Preliminary 2019 budget, tax levy passes
The Cloquet City Council unanimously passed its proposed 2019 budget and tax levy Tuesday, Sept. 18.
The budget resolution shows estimated 2019 revenues at $21,207,800 in revenues and $26.8 million in expenditures, a difference of just over $5.5 million.
City Finance Director Nancy Klassen said the bulk of the difference is approximately $4 million the city is taking from its reserves to finance the purchase and renovation of the Members Cooperative Credit Union building, which it plans to use as a combined city hall and police station next year.
Another $1 million is for paying off the final business park bonds from reserves. Approximately $500,000 is due to various capital projects, she said.
The proposed tax levy was set at $3.1 million — a 1 percent increase over last year's tax levy.
Taxes don't cover all of the bills because the city has a variety of funding sources.
For example, the local property tax levy covers 31 percent ($2.31 million) of the city's general fund revenues, while local government aid (LGA) from the state makes up 34 percent ($2.5 million) of funds.
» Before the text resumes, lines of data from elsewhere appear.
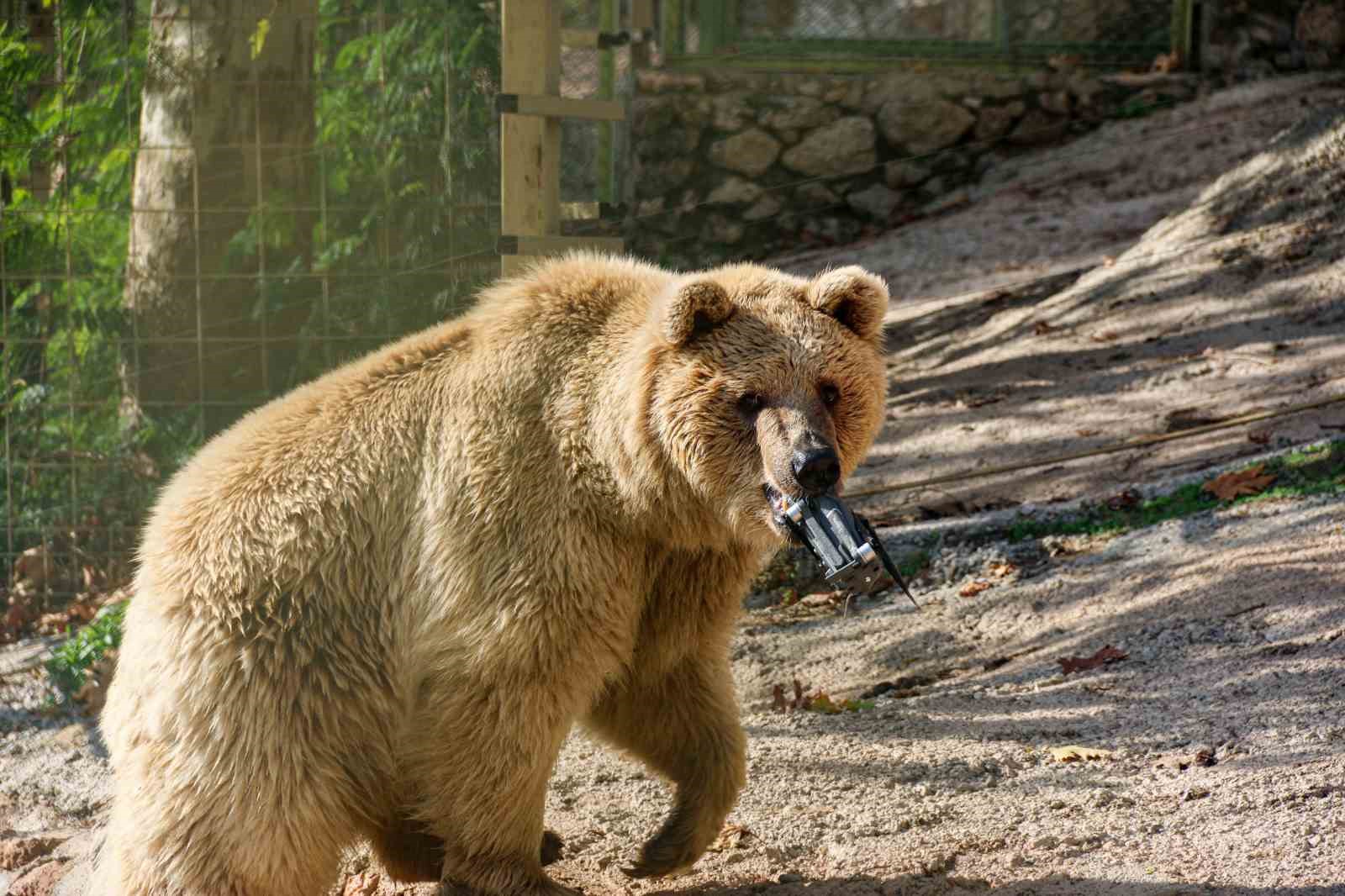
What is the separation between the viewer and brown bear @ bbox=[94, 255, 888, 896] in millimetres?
3693

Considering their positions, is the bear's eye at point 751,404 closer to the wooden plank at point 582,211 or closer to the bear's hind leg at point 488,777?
the bear's hind leg at point 488,777

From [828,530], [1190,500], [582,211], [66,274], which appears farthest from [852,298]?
[66,274]

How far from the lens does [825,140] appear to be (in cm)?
1313

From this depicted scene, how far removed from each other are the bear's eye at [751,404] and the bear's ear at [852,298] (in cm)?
34

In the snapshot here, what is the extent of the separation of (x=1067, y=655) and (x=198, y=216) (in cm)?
465

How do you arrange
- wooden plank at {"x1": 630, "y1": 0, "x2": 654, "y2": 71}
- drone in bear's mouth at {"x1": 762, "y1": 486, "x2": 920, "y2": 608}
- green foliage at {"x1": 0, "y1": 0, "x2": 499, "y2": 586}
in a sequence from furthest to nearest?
1. wooden plank at {"x1": 630, "y1": 0, "x2": 654, "y2": 71}
2. green foliage at {"x1": 0, "y1": 0, "x2": 499, "y2": 586}
3. drone in bear's mouth at {"x1": 762, "y1": 486, "x2": 920, "y2": 608}

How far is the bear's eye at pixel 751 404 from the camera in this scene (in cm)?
375

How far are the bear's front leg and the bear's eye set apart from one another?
2.71 ft

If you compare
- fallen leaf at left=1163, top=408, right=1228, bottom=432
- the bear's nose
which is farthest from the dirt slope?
the bear's nose

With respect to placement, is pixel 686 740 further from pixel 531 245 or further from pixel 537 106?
pixel 537 106

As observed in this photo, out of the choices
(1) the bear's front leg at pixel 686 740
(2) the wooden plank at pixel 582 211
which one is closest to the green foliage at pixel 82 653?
(2) the wooden plank at pixel 582 211

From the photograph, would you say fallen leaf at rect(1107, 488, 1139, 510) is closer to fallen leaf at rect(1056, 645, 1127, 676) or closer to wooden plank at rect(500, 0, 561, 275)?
fallen leaf at rect(1056, 645, 1127, 676)

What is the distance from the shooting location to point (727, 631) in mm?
4215

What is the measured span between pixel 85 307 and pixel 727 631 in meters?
4.89
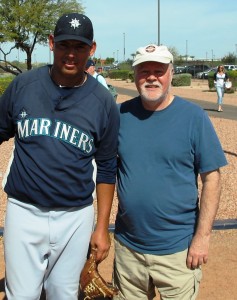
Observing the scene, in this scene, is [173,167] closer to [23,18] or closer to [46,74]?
[46,74]

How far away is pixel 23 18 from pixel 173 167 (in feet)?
90.8

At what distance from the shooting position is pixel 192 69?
51.2m

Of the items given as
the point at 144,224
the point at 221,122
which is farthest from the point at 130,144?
the point at 221,122

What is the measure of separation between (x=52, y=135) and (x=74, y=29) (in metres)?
0.50

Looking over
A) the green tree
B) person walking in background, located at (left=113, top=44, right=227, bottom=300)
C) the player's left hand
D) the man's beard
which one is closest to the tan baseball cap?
person walking in background, located at (left=113, top=44, right=227, bottom=300)

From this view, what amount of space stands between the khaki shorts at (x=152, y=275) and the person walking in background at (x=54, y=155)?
0.30 metres

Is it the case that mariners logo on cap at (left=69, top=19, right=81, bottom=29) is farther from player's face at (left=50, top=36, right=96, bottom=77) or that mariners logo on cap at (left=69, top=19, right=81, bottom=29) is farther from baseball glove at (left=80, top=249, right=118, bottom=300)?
baseball glove at (left=80, top=249, right=118, bottom=300)

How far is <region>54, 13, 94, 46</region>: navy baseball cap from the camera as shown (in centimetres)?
234

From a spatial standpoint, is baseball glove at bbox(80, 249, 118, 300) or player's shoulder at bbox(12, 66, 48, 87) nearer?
player's shoulder at bbox(12, 66, 48, 87)

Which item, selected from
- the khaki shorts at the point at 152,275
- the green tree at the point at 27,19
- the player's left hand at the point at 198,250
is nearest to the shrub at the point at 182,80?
the green tree at the point at 27,19

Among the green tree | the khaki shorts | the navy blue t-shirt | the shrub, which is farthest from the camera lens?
the shrub

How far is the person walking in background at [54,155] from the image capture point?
7.58 ft

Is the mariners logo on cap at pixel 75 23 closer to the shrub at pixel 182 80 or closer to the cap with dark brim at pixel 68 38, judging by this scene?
the cap with dark brim at pixel 68 38

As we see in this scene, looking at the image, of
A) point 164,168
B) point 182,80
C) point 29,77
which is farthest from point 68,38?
point 182,80
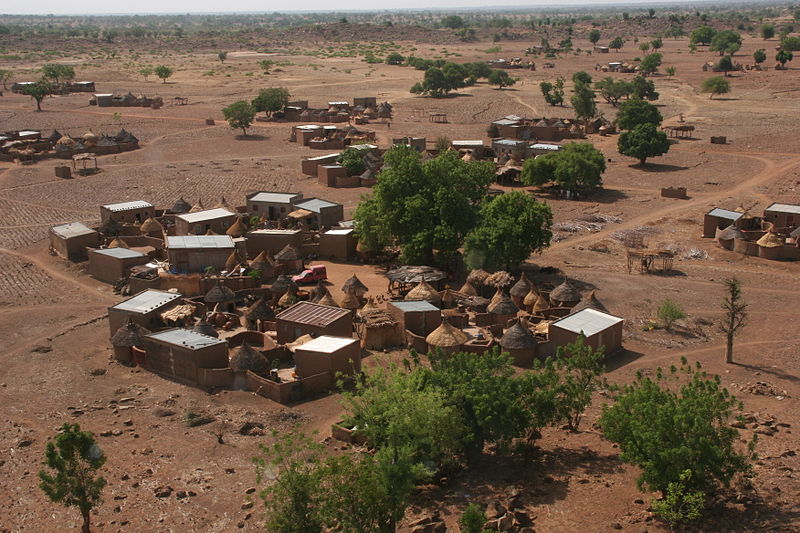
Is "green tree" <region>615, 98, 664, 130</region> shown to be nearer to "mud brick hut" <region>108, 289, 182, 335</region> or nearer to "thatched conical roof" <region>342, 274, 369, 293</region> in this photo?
"thatched conical roof" <region>342, 274, 369, 293</region>

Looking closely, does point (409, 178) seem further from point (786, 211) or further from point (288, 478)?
point (288, 478)

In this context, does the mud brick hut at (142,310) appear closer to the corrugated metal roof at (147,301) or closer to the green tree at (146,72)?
the corrugated metal roof at (147,301)

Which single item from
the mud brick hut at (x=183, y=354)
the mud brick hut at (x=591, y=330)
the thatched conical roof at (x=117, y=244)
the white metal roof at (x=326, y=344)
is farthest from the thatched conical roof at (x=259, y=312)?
the thatched conical roof at (x=117, y=244)

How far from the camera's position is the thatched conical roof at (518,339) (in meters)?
29.8

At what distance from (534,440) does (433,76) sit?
77.4 metres

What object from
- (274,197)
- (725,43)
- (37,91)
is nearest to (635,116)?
(274,197)

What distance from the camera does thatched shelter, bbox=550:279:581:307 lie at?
33.9 meters

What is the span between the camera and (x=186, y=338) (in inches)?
1149

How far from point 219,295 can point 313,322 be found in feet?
18.0

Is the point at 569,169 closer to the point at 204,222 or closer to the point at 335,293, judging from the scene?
the point at 335,293

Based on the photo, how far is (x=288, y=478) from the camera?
18.4 m

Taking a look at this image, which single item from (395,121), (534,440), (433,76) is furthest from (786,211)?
(433,76)

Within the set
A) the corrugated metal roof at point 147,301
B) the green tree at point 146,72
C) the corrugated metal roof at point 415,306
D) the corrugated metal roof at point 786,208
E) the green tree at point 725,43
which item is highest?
the green tree at point 725,43

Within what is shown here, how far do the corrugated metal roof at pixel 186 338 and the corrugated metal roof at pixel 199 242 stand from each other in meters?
8.81
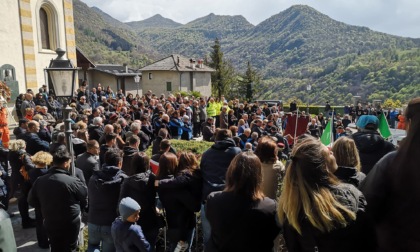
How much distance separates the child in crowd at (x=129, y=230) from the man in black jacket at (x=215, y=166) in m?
1.08

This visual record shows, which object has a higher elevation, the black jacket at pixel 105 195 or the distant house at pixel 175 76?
the distant house at pixel 175 76

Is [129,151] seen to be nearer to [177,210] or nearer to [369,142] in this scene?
[177,210]

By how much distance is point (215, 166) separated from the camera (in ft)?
16.1

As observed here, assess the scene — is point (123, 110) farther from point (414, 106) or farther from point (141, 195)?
point (414, 106)

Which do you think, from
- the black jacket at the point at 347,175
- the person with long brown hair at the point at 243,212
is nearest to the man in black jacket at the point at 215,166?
the person with long brown hair at the point at 243,212

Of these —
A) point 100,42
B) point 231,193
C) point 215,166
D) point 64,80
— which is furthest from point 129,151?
point 100,42

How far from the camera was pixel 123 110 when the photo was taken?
12984 mm

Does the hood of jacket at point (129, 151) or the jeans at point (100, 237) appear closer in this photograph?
the jeans at point (100, 237)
Those are the two biggest single sources of revenue for the general fund, with other sources, like licences and permits, fines and forfeits, charges for services, other intergovernmental revenues and more making up the other one-third.
On the expenditure side, police department funding takes up the biggest slice of the general fund expenses, at 36 percent ($3.1 million), while public works gets the next biggest piece at 21 percent ($1.8 million) in 2019. All other city departments fall in the 2-8 percent range.
The council also scheduled to adopt the final 2019 budget and tax levy Dec. 4. The tax levy can go down then, but is limited to a maximum 1 percent increase after the vote Tuesday.
In other matters Tuesday, the council:
• Approved a project manager agreement with Boldt Construction for the new combined City Hall and police department building after Members Cooperative Credit Union moves out.
• Approved agreements with Carlton County, on behalf of townships, as well as the cities of Scanlon and Carlton to house any dangerous animals in the city's three new kennels. If there are ever more than three at a time, City Administrator Aaron Reeves said the city has a backup agreement with Animal Allies Humane Society in Duluth.
• Approved a change order for pedestrian crossing signals that will also include audible commands for people with visual impairments, like the ones currently installed at crossings along Minnesota Highway 33.